No there is no quantum gravity in this experiment, the gravitational field of the Earth is a purely classical, external field. So the results could be computed with the same mathematics as of Schrödinger theory for the hydrogen atom, all one needs is to replace the Coulomb potential of the proton by the Newtonian gravitational potential of the Earth (and, of course, something else to describe the other, non-gravitational parts of the experimental device).

Dear Ilja,

yes, there is no direct detection of gravitons, but this experiment has principal meaning for quantum physics and unification of fundamental physical interactions, because it is the first demonstration that gravitation acts as other fields (not as geometry). In the paper Nesvizhevsky et al., Nature, Volume 415, Issue 6869, pp. 297-299 (2002), Quantum states of neutrons in the Earth's gravitational field ( http://adsabs.harvard.edu/abs/2002Natur.415..297N ) they presented results of an experiment for free fall of ultra-cold neutrons, where quantum states of falling neutrons were measured, exactly as quantum states of an electron in the Coulomb field. So they demonstrate that the nature of gravity force is the same as in other fundamental forces, i.e. exchange of virtual particles, including virtual gravitons.

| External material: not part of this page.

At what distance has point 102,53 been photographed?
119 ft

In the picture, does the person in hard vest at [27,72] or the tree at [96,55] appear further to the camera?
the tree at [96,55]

What is more, in the paper Nesvizhevsky & Protasov, “Constrains on non-Newtonian gravity from the experiment on neutron quantum states in the Earth's gravitational field”, Class.Quant.Grav. 21 (2004) 4557-4566 ( http://arxiv.org/abs/hep-ph/0401179 ) they put very strong restriction on the prediction of modern multidimensional theories about deflection of the gravity force from the Newtonian law at small scales – they found pure Newtonian behavior up to sizes about 10^(-9) m.

So this is the first experiments having the quantum meaning of the weak gravitational interaction.

Without doubt, it is the closest thing to a quantum gravity experiment we have. And I like it if it allows to reject some of the superstringy nonsense.

The question if it demonstrates "that the nature of gravity force is the same as in other fundamental forces" interests me. I would like it (I prefer theories which do not make such differences and don't like the spacetime interpretation), but I doubt if such an experiment allows to solve such interpretational questions.

Of course this one experiment cannot proof the validity of the field gravity approach.

For distinguish between geometrical and field gravity approaches one needs to perform crucial experiments/observations which first, should be formulated and second, should be realized.

For detailed discussion of such possibilities see

the book http://link.springer.com/book/10.1007/978-94-007-2379-5/page/1

and papers http://arxiv.org/abs/0809.2323 and http://arxiv.org/abs/0809.2328

Before looking at the equations of your papers in detail, just a few questions. I have some understanding of Logunov's RTG with massive graviton. There is, of course, also the earlier version which can be defined as the RTG limit m_g->0. The notion "field-theoretic approach to gravity" can, of course, be applied to this m_g->0 limit of RTG. Is there a difference between your field-theoretic approach and this?

Yes, I know well the works by Logunov et al. group and had many discussions with them at several conferences.

They call their approach as RTG (relativistic gravity theory) and also as a field approach to gravitation, where they introduce Minkowski space for gravity and effective Riemann space for matter. Actually they postulate the “Principle of Geometrization” which is equivalent to the geometrical approach of general relativity plus an additional restrictions on the metric tensor.

Hey also modified Einstein’s equations by addition the rest-mass term in the field equations.

By the way there is another “field gravity approach” by Babak & Grischuk

( http://arxiv.org/abs/gr-qc/0209006 ) where they construct a generalization of general relativity

on the case of massive gravitons with two spins – spin2 and spin0. Obviously if their theory in the limit of zero gravitons masses identical with geometrical GR, then they do not construct a field gravity theory. Actually they also postulate the “geometrization principle”.

These “geometrical-field” theories assumes that the sum of n_ik + h_ik = g_ik where n_ik – is the metric of the Minkowski space (non-tensor in curved space) and h_ik is an additional quantities (non-tensor) so the sum is the tensor of the Riemann space – its metric tensor.

Within the consistent field approach which is based only on Minkowski space the sum of two tensors of Minkowski space is again the tensor of Minkowski space. This difference changes radically the theoretical model of gravitational interaction.